*Directions for this task*
Which lines in the items below contain the word "position"? Pick out each of those lines and copy it.

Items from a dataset
[start]

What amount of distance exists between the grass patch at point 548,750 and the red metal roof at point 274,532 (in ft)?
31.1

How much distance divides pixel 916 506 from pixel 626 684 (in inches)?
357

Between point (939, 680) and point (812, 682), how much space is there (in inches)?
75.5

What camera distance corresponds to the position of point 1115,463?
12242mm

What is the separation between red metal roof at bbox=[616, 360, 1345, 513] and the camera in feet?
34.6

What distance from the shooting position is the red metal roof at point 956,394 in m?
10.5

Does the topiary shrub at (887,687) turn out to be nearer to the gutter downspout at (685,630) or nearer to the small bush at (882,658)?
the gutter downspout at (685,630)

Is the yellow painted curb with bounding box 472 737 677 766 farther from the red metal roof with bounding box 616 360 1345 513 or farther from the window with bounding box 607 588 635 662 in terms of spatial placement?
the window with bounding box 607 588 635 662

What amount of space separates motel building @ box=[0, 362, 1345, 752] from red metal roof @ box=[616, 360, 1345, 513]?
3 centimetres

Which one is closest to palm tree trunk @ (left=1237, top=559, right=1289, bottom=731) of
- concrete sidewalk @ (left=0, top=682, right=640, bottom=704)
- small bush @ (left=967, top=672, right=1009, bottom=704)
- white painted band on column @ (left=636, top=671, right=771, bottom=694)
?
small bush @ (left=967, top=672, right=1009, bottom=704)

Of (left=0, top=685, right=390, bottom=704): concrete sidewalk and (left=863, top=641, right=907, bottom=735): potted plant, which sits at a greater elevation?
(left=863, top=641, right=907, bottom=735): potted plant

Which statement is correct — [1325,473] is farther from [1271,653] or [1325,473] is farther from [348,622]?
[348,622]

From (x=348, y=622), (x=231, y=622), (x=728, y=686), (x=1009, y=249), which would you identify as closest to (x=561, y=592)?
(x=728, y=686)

[end]

*Task response*
What camera distance corresponds to the position of point 1115,463?
What distance from the shooting position is the red metal roof at point 956,394 in m?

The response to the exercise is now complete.